A negative externality is defined as the cost that is incurred by third parties as the result of the transaction which is happening between a consumer and producer or suppliers. The producer and the consumer as first and second parties might not be able to absorb or offset the costs of transaction and this gets pushed onto the third party. Externalities in general are called spillover effects and negative externality is called the external costs associated with the effect that is borne by the third party (Willinger and Ziegelmeyer, 1999). The negative externality that is being discussed in this research essay is that of the costs to the country occurring on account of sugary drinks. The essay attempts to understand by means of data and economic models, if obesity results from a market failure in controlling good production, and whether the use of a sugar tax would be helpful in stopping controlling the negative externalities.

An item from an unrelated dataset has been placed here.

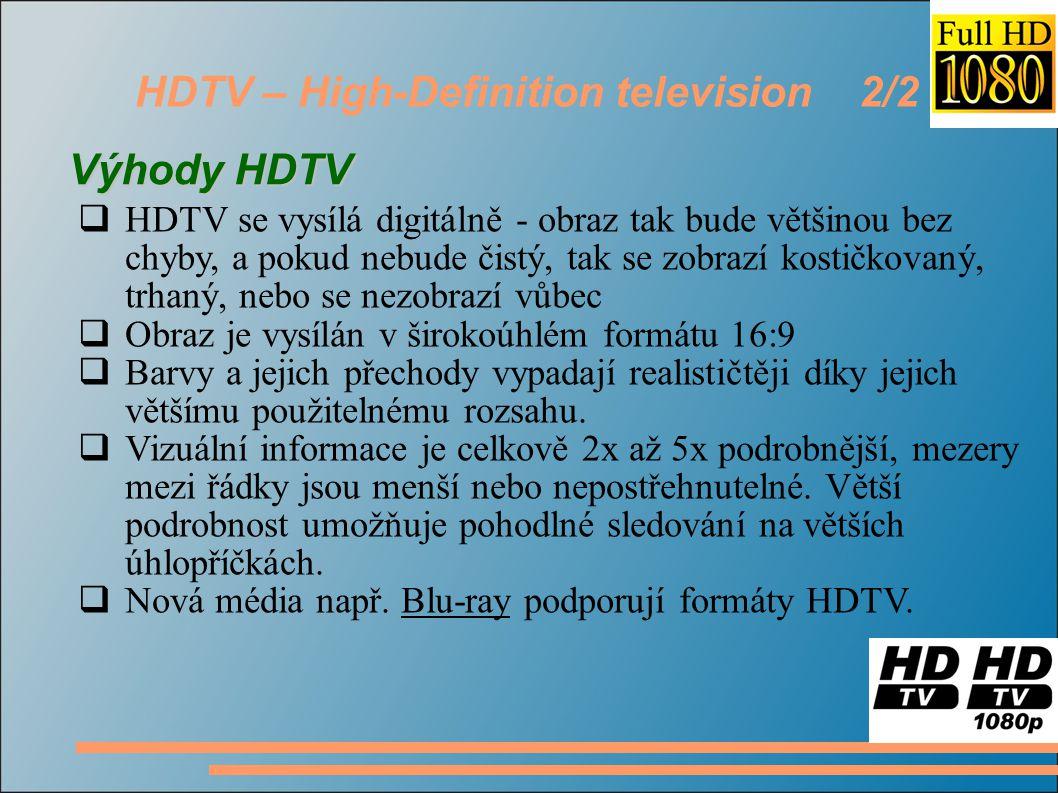HDTV – High-Definition television 2/2 Výhody HDTV  HDTV se vysílá digitálně - obraz tak bude většinou bez chyby, a pokud nebude čistý, tak se zobrazí kostičkovaný, trhaný, nebo se nezobrazí vůbec  Obraz je vysílán v širokoúhlém formátu 16:9  Barvy a jejich přechody vypadají realističtěji díky jejich většímu použitelnému rozsahu.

In terms of costs to the country, the overweight and the obesity (high BMI) issue is seen to be the second highest contribution to the country’s economic burden of disease. The first is dietary risks and the third is smoking risks. As of 2008, with respect to obesity it was noticed that around 242,033 Australians had type 2 diabetes because of being obese, around 644,843 Australians had some form of cardiovascular disease because of being obese, around 422,274 Australians had osteoarthritis and 30,127 Australians had either a colorectal cancer or some form of breast cancer, uterine issues and more because of being obese (Australian Government, 2009). These in turn increase health care costs for the country, so there is a strong need to address the issue of obesity from a larger scale.

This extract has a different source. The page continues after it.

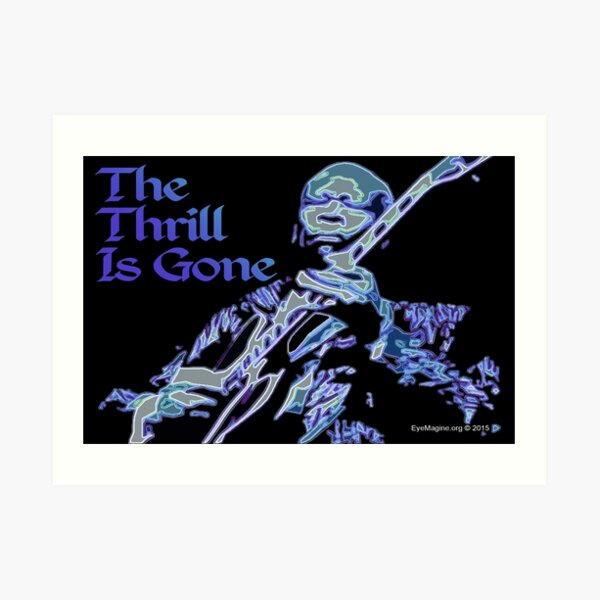 The Thrill Is Gone Art Print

In terms of children it is noticed that there are around 1 in 4 children who are obese and that makes an average of 25 percent of the Australian children under the obese category. Consumers might turn to much more economical and healthier alternatives because of the sugar tax and this would hence result in the decrease of obesity that is triggered by excessive sugar consumption.